Unabhängiger Verwaltungssenat
des Landes Oberösterreich
FAQs| Sitemap| Weblinks

VwSen-221006/5/Ga/La

Linz, 27.07.1994

VwSen-221006/5/Ga/La Linz, am 27. Juli 1994 DVR.0690392

E r k e n n t n i s

Der unabhängige Verwaltungssenat des Landes Oberösterreich hat durch das Mitglied Mag. Gallnbrunner über die Berufung des Arbeitsinspektorats für den 18. Aufsichtsbezirk in Vöcklabruck, Ferdinand-Öttl Straße 12, gegen den Bescheid der Bezirkshauptmannschaft Braunau am Inn vom 24. Mai 1994, Zl.

Ge96-55-1994, zu Recht erkannt:

Die Berufung wird gemäß § 66 Abs.4 AVG iVm § 24 VStG sowie §§ 51 Abs.1, 51c und 51e VStG mit der Feststellung, daß der unabhängige Verwaltungssenat zur Entscheidung über einen ausdrücklichen Berufungsantrag, wie ihn das einschreitende Arbeitsinspektorat gestellt hat, nicht zuständig ist, zurückgewiesen.

Entscheidungsgründe:

1. Der unabhängige Verwaltungssenat ist auf Grund der ihm von der Bezirkshauptmannschaft Braunau am Inn unter Anschluß des bezughabenden Aktenvorganges zur Entscheidung vorgelegten Berufung des bezeichneten Arbeitsinspektorats mit folgendem Sachverhalt konfrontiert:

Das Arbeitsinspektorat hat der Bezirkshauptmannschaft mit Schreiben vom 15. März 1994 eine von ihm im Zuge einer Kontrolle bei einem namentlich genannten Unternehmen festgestellte, angebliche Übertretung des § 27 iVm § 31 Abs.1 des Arbeitnehmerschutzgesetzes angezeigt und beantragt, gegen den verwaltungsstrafrechtlich Verantwortlichen der involvierten Gesellschaft das Verwaltungsstrafverfahren durchzuführen und eine Geldstrafe in der Höhe von 3.000 S zu verhängen.

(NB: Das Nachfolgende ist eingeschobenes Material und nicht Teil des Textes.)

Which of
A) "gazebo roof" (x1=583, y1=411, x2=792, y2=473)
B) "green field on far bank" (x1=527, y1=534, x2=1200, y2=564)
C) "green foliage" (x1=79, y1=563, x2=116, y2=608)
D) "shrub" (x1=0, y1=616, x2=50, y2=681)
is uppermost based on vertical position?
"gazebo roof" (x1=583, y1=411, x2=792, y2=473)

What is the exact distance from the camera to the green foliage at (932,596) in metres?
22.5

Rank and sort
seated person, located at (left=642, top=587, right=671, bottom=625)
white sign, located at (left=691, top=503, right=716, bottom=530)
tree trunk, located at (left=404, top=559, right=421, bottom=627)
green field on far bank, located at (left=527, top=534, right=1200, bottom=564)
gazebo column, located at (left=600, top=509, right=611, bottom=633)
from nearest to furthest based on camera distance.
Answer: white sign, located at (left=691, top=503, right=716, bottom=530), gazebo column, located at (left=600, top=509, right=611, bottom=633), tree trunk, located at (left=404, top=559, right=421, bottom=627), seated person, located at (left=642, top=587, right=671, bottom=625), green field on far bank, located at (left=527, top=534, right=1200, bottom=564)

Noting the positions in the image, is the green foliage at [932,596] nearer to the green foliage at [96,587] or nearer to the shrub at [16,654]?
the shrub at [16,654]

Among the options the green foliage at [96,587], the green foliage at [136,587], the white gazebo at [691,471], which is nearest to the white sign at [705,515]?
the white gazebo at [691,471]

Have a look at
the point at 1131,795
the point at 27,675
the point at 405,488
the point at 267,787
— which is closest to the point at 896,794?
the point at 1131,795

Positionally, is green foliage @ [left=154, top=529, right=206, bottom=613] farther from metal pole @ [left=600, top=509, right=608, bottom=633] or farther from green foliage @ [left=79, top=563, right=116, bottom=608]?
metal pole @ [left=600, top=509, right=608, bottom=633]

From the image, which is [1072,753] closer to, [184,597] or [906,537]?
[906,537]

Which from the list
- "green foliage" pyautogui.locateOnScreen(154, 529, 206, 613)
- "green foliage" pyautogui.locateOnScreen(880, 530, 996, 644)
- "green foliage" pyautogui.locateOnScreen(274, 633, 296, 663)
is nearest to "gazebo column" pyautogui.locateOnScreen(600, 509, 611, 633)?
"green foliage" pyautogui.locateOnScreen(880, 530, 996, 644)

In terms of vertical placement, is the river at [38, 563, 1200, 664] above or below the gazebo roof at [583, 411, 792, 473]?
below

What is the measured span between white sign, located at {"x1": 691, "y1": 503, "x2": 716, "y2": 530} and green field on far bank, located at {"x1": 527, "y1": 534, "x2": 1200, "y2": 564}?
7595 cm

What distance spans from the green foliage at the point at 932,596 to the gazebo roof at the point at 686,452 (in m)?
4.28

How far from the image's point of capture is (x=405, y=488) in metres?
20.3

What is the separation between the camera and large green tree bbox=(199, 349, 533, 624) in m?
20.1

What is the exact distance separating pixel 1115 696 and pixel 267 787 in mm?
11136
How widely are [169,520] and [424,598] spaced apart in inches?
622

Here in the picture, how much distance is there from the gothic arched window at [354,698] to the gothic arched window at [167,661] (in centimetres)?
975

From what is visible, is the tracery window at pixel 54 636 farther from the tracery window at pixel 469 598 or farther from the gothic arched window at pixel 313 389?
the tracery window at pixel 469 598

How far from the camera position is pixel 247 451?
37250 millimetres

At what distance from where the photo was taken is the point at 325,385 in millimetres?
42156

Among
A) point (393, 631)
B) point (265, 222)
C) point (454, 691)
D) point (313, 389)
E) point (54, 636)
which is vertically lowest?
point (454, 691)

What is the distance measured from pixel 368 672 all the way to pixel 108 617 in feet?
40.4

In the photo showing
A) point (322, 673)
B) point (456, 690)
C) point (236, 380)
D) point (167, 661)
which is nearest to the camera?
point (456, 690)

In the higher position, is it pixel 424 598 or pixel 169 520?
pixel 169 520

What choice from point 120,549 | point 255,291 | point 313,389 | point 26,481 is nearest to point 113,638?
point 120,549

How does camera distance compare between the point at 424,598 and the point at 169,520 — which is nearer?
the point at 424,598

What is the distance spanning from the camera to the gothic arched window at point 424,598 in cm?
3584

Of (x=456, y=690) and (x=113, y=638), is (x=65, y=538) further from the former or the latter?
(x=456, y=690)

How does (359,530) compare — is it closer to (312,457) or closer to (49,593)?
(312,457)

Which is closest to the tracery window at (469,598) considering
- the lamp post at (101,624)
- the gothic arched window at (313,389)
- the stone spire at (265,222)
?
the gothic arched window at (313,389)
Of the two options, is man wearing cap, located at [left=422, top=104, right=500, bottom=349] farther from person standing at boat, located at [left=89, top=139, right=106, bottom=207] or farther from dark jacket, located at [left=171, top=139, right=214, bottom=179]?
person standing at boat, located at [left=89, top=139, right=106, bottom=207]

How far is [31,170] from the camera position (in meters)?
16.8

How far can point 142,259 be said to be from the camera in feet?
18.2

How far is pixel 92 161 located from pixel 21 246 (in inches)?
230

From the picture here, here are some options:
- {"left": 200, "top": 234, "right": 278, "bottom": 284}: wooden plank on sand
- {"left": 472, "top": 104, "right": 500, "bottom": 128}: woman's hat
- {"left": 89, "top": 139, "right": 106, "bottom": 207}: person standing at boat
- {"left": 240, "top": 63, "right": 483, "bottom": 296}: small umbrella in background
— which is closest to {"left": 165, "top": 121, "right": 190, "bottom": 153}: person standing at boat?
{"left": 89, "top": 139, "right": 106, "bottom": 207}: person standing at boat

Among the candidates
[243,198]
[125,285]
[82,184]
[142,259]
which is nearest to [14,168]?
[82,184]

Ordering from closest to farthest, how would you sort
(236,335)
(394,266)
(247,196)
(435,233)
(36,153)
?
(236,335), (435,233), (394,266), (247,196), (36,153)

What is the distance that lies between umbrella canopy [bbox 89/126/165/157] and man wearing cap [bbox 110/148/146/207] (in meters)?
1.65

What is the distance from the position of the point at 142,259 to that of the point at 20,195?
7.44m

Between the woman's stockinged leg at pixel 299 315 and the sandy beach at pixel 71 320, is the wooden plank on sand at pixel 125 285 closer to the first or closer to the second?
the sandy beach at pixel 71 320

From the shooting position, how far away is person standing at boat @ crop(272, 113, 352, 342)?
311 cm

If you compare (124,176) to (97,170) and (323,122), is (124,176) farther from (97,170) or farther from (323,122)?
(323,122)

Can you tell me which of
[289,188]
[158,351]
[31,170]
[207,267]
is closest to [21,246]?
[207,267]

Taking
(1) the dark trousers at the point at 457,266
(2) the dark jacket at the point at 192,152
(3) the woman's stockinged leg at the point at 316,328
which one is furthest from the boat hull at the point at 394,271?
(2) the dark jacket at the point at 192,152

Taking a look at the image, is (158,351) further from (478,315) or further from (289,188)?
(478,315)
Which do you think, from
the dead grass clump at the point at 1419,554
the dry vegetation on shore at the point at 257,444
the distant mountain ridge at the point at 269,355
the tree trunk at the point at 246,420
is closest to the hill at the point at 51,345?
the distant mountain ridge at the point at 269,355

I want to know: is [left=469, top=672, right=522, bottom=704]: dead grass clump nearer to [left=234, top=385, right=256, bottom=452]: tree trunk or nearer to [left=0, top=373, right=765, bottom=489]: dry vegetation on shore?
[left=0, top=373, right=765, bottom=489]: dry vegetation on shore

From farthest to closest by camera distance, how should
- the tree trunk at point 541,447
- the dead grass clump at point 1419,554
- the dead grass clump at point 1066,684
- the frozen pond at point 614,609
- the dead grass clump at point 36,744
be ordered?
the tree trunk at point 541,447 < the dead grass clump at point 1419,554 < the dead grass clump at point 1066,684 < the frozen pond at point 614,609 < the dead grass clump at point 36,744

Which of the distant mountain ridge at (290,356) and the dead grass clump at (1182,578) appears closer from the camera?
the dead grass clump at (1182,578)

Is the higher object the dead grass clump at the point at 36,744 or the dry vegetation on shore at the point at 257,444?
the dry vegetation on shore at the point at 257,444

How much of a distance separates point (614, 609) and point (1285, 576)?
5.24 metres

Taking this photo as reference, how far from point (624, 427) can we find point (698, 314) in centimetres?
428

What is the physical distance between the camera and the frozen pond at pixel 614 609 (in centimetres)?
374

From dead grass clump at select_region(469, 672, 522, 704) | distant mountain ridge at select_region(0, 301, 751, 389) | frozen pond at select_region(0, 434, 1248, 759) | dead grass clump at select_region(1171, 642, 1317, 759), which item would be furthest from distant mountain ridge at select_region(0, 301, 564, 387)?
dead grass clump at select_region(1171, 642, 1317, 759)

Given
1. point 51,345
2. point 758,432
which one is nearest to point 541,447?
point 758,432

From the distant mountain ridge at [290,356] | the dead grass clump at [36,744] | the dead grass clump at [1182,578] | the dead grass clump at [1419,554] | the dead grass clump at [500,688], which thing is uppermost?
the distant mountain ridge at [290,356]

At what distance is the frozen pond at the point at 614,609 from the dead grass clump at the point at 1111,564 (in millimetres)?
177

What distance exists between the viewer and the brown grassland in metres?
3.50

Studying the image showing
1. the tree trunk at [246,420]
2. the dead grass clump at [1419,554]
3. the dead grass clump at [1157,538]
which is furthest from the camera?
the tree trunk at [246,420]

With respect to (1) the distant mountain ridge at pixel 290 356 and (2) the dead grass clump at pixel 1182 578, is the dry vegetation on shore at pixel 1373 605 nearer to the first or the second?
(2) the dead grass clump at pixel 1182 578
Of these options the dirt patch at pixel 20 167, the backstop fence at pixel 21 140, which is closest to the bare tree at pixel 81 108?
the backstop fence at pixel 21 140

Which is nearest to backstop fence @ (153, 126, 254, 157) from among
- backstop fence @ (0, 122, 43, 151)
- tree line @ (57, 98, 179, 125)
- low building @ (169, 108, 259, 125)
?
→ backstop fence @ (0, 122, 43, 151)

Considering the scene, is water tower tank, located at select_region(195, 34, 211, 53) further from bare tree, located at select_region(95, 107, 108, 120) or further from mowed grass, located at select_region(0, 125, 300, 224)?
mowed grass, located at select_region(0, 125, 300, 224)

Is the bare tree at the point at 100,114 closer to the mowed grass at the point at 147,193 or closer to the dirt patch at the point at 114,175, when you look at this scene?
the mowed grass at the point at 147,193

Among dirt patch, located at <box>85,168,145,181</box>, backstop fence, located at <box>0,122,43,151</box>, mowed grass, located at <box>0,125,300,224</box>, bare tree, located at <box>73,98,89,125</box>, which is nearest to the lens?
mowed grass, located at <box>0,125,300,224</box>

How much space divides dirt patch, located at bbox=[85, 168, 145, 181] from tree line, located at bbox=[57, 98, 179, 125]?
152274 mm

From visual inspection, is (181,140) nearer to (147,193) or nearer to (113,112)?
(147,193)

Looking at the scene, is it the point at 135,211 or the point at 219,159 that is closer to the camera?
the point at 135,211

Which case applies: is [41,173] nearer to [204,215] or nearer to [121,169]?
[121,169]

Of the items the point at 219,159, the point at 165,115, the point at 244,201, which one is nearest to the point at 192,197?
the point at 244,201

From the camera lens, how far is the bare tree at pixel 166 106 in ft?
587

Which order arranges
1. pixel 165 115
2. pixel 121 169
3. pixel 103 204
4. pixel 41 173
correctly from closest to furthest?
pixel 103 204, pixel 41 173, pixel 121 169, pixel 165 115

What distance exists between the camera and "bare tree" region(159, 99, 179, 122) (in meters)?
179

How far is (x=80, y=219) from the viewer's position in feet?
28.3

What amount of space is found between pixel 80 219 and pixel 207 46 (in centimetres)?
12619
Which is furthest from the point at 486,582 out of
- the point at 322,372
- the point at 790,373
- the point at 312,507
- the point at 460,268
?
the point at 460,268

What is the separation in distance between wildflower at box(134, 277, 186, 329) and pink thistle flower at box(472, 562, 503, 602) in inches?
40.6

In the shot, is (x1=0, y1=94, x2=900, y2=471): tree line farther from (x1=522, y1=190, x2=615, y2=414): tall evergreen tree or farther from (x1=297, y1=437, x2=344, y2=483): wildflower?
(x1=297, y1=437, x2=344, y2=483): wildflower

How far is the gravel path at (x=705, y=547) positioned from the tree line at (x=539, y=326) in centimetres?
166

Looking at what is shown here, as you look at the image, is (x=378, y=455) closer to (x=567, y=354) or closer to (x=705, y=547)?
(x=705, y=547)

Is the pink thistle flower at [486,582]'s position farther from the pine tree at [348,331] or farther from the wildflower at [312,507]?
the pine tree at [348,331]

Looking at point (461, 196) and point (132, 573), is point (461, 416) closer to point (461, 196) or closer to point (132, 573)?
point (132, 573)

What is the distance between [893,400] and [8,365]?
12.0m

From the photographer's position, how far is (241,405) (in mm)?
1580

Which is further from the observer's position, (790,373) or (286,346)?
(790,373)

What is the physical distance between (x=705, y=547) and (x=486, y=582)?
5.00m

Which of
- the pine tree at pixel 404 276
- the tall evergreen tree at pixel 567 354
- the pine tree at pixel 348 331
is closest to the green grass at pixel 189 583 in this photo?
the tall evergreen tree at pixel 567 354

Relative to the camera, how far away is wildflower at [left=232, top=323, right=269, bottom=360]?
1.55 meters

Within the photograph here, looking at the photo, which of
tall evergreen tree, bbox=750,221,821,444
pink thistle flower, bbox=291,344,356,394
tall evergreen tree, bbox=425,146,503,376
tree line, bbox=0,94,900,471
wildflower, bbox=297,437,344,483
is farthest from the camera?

Die Anzeige bzw. dieser Antrag hat die Bezirkshauptmannschaft schließlich veranlaßt, den bekämpften Bescheid vom 24. Mai 1994 mit folgendem Spruch zu erlassen:

"Von der Einleitung eines Strafverfahrens wird abgesehen und die Einstellung verfügt, da die dem Beschuldigten, Herrn .... , zur Last gelegte Tat keine Verwaltungsübertretung bildet." Gegen diesen Bescheid hat das Arbeitsinspektorat unter Rückgriff auf § 11 Abs.3 des Arbeitsinspektionsgesetzes 1993 ArbIG Berufung erhoben und dem angefochtenen Bescheid mit der Begründung, daß bestimmte materiellrechtliche Vorschriften nicht richtig ausgelegt worden seien, inhaltliche Rechtswidrigkeit vorgeworfen. Im Grunde dieses Vorwurfs stellt das Arbeitsinspektorat den ausdrücklichen "A n t r a g, der unabhängige Verwaltungssenat möge den angefochtenen Bescheid dahingehend abändern, daß gegen den Beschuldigten wegen der angezeigten Übertretung des Arbeitnehmerschutzgesetzes die in der Strafanzeige vom 15.3.1994 beantragte Strafe verhängt wird." 2. Zur Entscheidung über eine Berufung mit einem in dieser Ausdrücklichkeit formulierten Antrag ist jedoch der unabhängige Verwaltungssenat sachlich nicht zuständig.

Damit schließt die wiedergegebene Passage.